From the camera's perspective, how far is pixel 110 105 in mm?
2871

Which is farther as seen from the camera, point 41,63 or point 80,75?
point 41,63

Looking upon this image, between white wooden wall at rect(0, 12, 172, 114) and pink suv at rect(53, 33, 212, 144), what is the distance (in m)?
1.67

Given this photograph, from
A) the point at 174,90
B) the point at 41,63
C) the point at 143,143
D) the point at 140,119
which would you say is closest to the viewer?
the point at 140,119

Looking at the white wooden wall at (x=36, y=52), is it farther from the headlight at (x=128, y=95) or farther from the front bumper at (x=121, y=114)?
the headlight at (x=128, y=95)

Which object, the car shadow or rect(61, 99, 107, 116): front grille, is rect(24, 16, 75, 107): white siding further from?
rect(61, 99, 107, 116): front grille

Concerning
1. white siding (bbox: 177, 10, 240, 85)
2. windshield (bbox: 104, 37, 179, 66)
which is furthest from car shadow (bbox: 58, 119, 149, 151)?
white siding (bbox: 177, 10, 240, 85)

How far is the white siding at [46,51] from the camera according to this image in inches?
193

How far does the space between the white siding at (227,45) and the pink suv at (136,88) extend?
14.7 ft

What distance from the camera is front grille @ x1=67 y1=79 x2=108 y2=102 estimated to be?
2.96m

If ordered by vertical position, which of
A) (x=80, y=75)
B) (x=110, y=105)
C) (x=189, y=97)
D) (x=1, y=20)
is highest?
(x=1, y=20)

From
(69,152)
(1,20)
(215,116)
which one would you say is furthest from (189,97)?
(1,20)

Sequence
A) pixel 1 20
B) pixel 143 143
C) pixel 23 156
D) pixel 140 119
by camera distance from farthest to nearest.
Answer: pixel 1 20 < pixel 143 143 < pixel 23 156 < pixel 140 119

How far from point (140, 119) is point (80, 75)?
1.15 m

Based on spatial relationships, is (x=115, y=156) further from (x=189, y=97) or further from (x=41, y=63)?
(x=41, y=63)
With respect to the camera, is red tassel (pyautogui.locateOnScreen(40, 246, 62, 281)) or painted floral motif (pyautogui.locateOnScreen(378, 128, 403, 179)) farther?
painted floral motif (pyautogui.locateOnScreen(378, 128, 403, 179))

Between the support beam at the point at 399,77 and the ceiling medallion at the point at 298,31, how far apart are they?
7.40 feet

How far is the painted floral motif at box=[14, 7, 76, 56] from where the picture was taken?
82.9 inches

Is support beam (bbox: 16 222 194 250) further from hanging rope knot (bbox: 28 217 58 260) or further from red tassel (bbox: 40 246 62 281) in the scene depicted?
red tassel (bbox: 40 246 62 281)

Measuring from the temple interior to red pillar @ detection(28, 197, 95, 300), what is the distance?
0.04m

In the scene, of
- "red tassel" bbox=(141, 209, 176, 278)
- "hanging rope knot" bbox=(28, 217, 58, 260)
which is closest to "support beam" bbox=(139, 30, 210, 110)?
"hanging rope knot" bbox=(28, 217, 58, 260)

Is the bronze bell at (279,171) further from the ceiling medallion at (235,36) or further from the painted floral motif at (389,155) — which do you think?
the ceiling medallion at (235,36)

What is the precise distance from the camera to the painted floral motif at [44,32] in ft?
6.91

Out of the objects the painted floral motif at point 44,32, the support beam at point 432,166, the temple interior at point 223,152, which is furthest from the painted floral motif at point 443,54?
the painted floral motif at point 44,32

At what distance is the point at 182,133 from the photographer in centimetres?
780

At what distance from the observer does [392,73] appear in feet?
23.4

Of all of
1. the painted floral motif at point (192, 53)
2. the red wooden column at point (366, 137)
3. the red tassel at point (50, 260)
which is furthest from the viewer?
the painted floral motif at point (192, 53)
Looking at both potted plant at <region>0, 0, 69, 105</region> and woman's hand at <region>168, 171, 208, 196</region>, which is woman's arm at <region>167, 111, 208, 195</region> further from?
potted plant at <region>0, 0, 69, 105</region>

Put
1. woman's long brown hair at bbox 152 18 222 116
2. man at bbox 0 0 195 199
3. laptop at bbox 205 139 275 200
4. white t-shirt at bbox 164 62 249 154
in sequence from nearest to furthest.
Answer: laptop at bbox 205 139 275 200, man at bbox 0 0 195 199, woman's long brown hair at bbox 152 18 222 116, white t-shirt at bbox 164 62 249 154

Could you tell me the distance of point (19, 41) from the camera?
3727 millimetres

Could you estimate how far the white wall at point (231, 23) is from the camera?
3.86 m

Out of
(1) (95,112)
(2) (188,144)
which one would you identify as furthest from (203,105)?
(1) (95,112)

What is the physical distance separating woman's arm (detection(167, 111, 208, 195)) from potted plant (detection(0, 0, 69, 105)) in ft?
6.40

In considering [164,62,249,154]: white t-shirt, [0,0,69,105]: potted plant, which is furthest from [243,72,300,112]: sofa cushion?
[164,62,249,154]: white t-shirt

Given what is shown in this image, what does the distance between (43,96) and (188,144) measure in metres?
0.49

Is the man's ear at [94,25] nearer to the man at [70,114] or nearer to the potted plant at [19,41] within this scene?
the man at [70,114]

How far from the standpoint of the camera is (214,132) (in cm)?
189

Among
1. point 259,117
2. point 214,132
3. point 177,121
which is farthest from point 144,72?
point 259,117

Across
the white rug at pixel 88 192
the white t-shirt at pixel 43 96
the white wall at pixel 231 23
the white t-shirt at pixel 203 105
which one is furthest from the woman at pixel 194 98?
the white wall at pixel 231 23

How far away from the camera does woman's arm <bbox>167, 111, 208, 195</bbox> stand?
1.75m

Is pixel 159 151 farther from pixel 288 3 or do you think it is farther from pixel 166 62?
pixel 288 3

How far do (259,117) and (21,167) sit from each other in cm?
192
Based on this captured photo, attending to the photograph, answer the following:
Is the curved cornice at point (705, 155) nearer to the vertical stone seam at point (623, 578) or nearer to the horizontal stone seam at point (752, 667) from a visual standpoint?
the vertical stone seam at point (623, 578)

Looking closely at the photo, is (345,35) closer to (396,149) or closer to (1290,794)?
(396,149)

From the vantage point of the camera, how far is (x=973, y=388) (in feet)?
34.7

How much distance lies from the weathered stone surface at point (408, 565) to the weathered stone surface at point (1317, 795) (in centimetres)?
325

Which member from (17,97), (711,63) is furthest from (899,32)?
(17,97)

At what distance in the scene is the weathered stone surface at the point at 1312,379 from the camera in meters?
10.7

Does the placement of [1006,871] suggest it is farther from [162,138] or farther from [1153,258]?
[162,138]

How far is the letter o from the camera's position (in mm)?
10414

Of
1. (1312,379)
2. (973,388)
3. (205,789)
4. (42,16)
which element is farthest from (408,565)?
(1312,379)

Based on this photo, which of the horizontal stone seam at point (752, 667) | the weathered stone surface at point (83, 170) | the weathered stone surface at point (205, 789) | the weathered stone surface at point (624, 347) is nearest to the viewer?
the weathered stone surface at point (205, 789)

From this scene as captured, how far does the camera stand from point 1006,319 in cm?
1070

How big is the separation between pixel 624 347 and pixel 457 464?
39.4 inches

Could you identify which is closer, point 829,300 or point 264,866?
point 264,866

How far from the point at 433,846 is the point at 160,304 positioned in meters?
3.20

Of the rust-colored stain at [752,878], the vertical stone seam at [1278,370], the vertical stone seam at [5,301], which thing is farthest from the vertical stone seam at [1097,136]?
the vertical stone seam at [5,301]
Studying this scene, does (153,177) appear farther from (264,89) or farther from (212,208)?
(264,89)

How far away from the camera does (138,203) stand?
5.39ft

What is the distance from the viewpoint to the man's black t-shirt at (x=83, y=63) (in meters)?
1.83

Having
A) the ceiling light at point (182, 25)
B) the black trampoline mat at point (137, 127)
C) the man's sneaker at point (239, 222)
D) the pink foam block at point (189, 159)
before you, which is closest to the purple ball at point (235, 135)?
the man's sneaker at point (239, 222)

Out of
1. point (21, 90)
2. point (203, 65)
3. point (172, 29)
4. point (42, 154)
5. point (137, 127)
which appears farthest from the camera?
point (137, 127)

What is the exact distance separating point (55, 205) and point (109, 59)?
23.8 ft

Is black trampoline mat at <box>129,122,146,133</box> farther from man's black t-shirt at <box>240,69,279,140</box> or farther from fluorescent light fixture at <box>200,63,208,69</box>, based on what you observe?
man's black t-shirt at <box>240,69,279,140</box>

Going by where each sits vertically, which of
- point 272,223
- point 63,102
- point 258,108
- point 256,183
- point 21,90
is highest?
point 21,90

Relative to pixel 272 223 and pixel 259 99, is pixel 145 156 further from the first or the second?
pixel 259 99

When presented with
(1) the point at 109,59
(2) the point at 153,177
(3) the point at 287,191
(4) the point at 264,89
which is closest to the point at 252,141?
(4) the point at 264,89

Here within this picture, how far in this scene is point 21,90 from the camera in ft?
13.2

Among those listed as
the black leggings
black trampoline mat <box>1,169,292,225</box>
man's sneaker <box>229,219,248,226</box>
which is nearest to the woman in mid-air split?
━━━━━━━━━━
### [Exercise requirements]
Return, word for word, each line from the line that contains "What is the exact" to the end of the listing above; include both end lines and nothing else.

### [Response]
What is the exact distance separating point (55, 205) and point (109, 59)?
23.8 ft

Is black trampoline mat at <box>129,122,146,133</box> farther from man's black t-shirt at <box>240,69,279,140</box> or farther from fluorescent light fixture at <box>200,63,208,69</box>, based on what you observe?
man's black t-shirt at <box>240,69,279,140</box>

Going by where each sits vertically, which of
- point 272,223
- point 63,102
- point 258,108
- point 256,183
- point 21,90
is highest?
point 21,90

Relative to pixel 272 223 and pixel 259 99, is pixel 145 156 further from the first or the second?
pixel 259 99

When presented with
(1) the point at 109,59
(2) the point at 153,177
(3) the point at 287,191
(4) the point at 264,89
which is closest to the point at 252,141?
(4) the point at 264,89

Here within this picture, how far in this scene is point 21,90 from the camera in ft?
13.2

Among those listed as
the black leggings
black trampoline mat <box>1,169,292,225</box>
man's sneaker <box>229,219,248,226</box>
which is nearest to the woman in mid-air split?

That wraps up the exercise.